Dato duro
Las revoluciones pueden ser cruentas o pacíficas, advierte el historiador Simon Schama en su obra Ciudadanos. Mientras la revolución inglesa fue larga pero sin violencia, la francesa se caracterizó por la violencia que hizo "revolucionaria la revolución". Esta distinción resulta pertinente para comprender la trayectoria política de México.
Desde 1958, el país experimentó una sucesión de reformas electorales que, si bien no constituyeron revoluciones en forma, transformaron radicalmente la política mexicana y alteraron el orden establecido. Estos cambios operaron de manera comparable a la revolución francesa en un aspecto crucial: dejaron instituciones enclenques y disputas irresueltas.
El autor Luis Rubio señala que los políticos del actual régimen apuestan por el corto plazo, actitud que evoca la frase atribuida a Luis XV: "después de mí, el diluvio". Esta perspectiva plantea interrogantes sobre la sostenibilidad de las transformaciones actuales.

Contexto político
Ante la primera contrarreforma electoral en la historia reciente del país, resulta indispensable examinar con rigor lo que está en juego. La fragilidad de las instituciones heredadas de décadas anteriores constituye un factor de riesgo que no puede ignorarse en el debate público.

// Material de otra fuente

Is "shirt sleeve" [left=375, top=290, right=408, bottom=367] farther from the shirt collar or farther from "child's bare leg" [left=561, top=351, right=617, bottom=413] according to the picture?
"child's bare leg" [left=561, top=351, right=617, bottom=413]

La experiencia comparada sugiere que las transformaciones políticas abruptas, especialmente aquellas que revierten avances en materia electoral, pueden generar inestabilidad prolongada. La ausencia de violencia en el proceso no garantiza por sí sola resultados institucionales sólidos.
Conclusión
El texto original proviene de una columna de opinión publicada en Reforma y firmada por Luis Rubio, presidente de Evalúa-CIDAC. El debate de fondo es si la contrarreforma fortalecerá o debilitará el andamiaje institucional construido en décadas.